In an unprecedented incident portending the tightening restrictions to come, in 2015, Rev. Philip Woo was summoned from his Hong Kong office across the border. Religious affairs authorities there instructed him to stop teaching mainland students, and to stop posting online advertisements offering to ordain mainland pastors. Since then, he says he’s also been warned by Hong Kong’s authorities to call off trips to the mainland, where he has been unable to return for over a year.
“The Chinese government should not be trying to interfere,” he says.
But for the Communist Party, there are practical reasons to clamp down, says Fenggang, from Purdue University.
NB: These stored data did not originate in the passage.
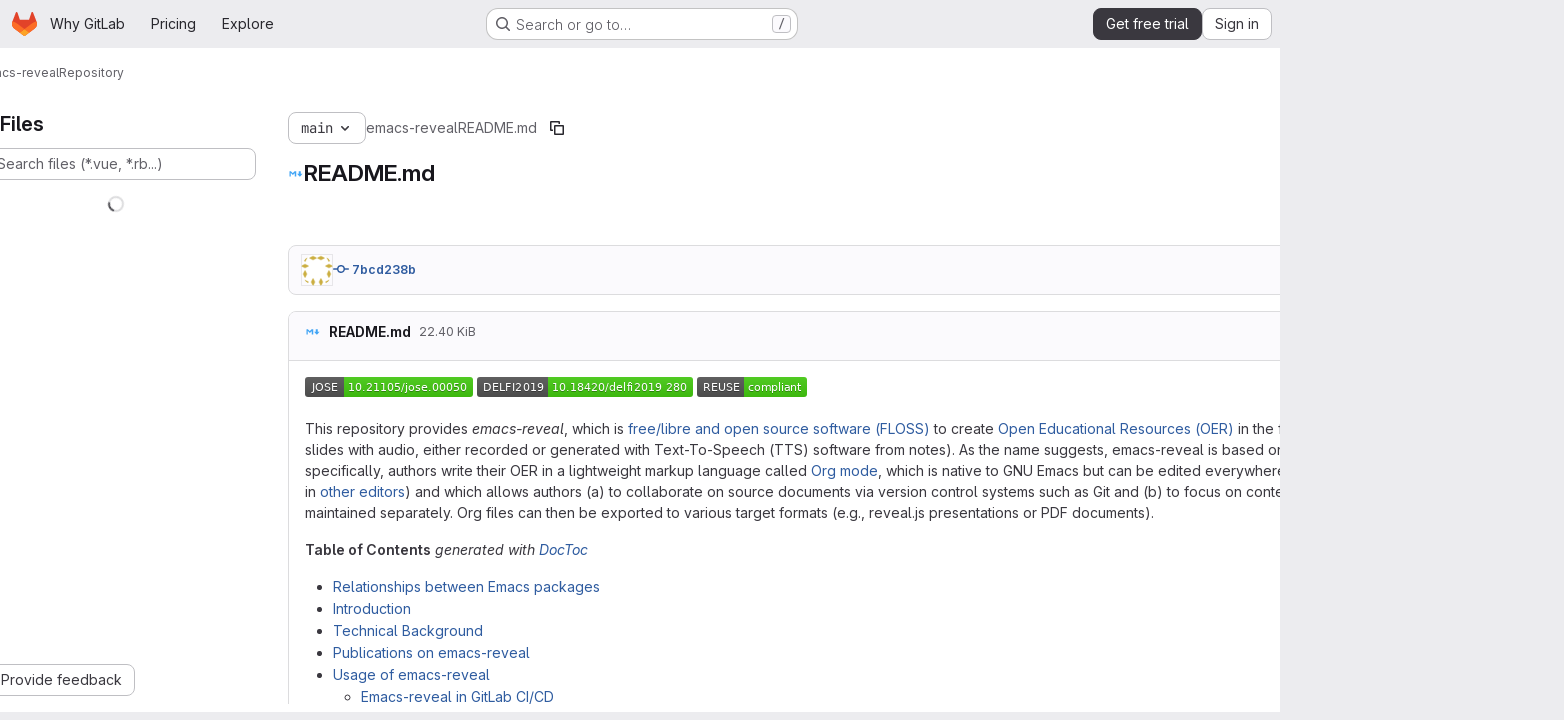

--- FILE ---
content_type: image/svg+xml; charset=utf-8
request_url: https://user-content.gitlab-static.net/9a9cb3213be8d9298f7b2aa6565e53f1d14320dc/687474703a2f2f696d672e736869656c64732e696f2f62616467652f44454c4649323031392d31302e31383432302f64656c6669323031395f3238302d3463312e737667
body_size: 318
content:
<svg xmlns="http://www.w3.org/2000/svg" width="216" height="20" role="img" aria-label="DELFI2019: 10.18420/delfi2019 280"><title>DELFI2019: 10.18420/delfi2019 280</title><linearGradient id="s" x2="0" y2="100%"><stop offset="0" stop-color="#bbb" stop-opacity=".1"/><stop offset="1" stop-opacity=".1"/></linearGradient><clipPath id="r"><rect width="216" height="20" rx="3" fill="#fff"/></clipPath><g clip-path="url(#r)"><rect width="71" height="20" fill="#555"/><rect x="71" width="145" height="20" fill="#4c1"/><rect width="216" height="20" fill="url(#s)"/></g><g fill="#fff" text-anchor="middle" font-family="Verdana,Geneva,DejaVu Sans,sans-serif" text-rendering="geometricPrecision" font-size="110"><text aria-hidden="true" x="365" y="150" fill="#010101" fill-opacity=".3" transform="scale(.1)" textLength="610">DELFI2019</text><text x="365" y="140" transform="scale(.1)" fill="#fff" textLength="610">DELFI2019</text><text aria-hidden="true" x="1425" y="150" fill="#010101" fill-opacity=".3" transform="scale(.1)" textLength="1350">10.18420/delfi2019 280</text><text x="1425" y="140" transform="scale(.1)" fill="#fff" textLength="1350">10.18420/delfi2019 280</text></g></svg>

--- FILE ---
content_type: image/svg+xml; charset=utf-8
request_url: https://user-content.gitlab-static.net/78a03b3356c3d15cf9a75596d2011e7ab25499cc/68747470733a2f2f6170692e72657573652e736f6674776172652f62616467652f6769746c61622e636f6d2f6f65722f656d6163732d72657665616c
body_size: 44
content:
<svg xmlns="http://www.w3.org/2000/svg" xmlns:xlink="http://www.w3.org/1999/xlink" width="110" height="20"><linearGradient id="b" x2="0" y2="100%"><stop offset="0" stop-color="#bbb" stop-opacity=".1"/><stop offset="1" stop-opacity=".1"/></linearGradient><clipPath id="a"><rect width="110" height="20" rx="3" fill="#fff"/></clipPath><g clip-path="url(#a)"><path fill="#555" d="M0 0h47v20H0z"/><path fill="#4c1" d="M47 0h63v20H47z"/><path fill="url(#b)" d="M0 0h110v20H0z"/></g><g fill="#fff" text-anchor="middle" font-family="DejaVu Sans,Verdana,Geneva,sans-serif" font-size="110"> <text x="245" y="150" fill="#010101" fill-opacity=".3" transform="scale(.1)" textLength="370">REUSE</text><text x="245" y="140" transform="scale(.1)" textLength="370">REUSE</text><text x="775" y="150" fill="#010101" fill-opacity=".3" transform="scale(.1)" textLength="530">compliant</text><text x="775" y="140" transform="scale(.1)" textLength="530">compliant</text></g> </svg>

--- FILE ---
content_type: image/svg+xml; charset=utf-8
request_url: https://user-content.gitlab-static.net/46fb583d0e411fdf70e82e407dc8031647430c12/68747470733a2f2f6a6f73652e7468656f6a2e6f72672f7061706572732f31302e32313130352f6a6f73652e30303035302f7374617475732e737667
body_size: -7
content:
<svg xmlns='http://www.w3.org/2000/svg' width='168' height='20'><linearGradient id='b' x2='0' y2='100%'><stop offset='0' stop-color='#bbb' stop-opacity='.1'/><stop offset='1' stop-opacity='.1'/></linearGradient><mask id='a'><rect width='168' height='20' rx='3' fill='#fff'/></mask><g mask='url(#a)'><path fill='#555' d='M0 0h39v20H0z'/><path fill='#4c1' d='M39 0h129v20H39z'/><path fill='url(#b)' d='M0 0h168v20H0z'/></g><g fill='#fff' text-anchor='middle' font-family='DejaVu Sans,Verdana,Geneva,sans-serif' font-size='11'><text x='19.5' y='15' fill='#010101' fill-opacity='.3'>JOSE</text><text x='19.5' y='14'>JOSE</text><text x='102.5' y='15' fill='#010101' fill-opacity='.3'>10.21105/jose.00050</text><text x='102.5' y='14'>10.21105/jose.00050</text></g></svg>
Christians, drawn to the faith’s moral compass, “have shown the will to challenge the injustice of the party-state,” he wrote by email. “Their presence is a challenge to the moral authority of the party-state. The more the party-state feels the lack of moral authority, the more it [will] try to suppress Christianity.”
Participants raise their hands in prayer during the first Global Chinese Alpha conference in Hong Kong, April 10, 2007.
AFP/Getty Images
Yet paradoxically, the more severe the persecution, the more people are drawn to Christianity.
“By clamping down on it, the Communist Party has multiplied it,” says Carsten Vala, chair of the political science department at Loyola University.
He also noted that while most Chinese Christians are not interested in seizing political power, Christianity and communism are inherently at odds, competing over the souls and loyalties of the people.
“Protestants have arguably created the most sustained structural challenges to the Chinese Communist Party’s ordering of society,” Vala says.
Rev. C. says he is motivated by the belief that if Christianity continues to grow in China, it’s conceivable that 20-25% of the country could be Christian. At that point, he says, “the Communist Party will not be able to handle it.”
“With Christianity [there will be] morals, ethics, just laws, and a will to enforce it,” he says.”Only Christianity can change this country.”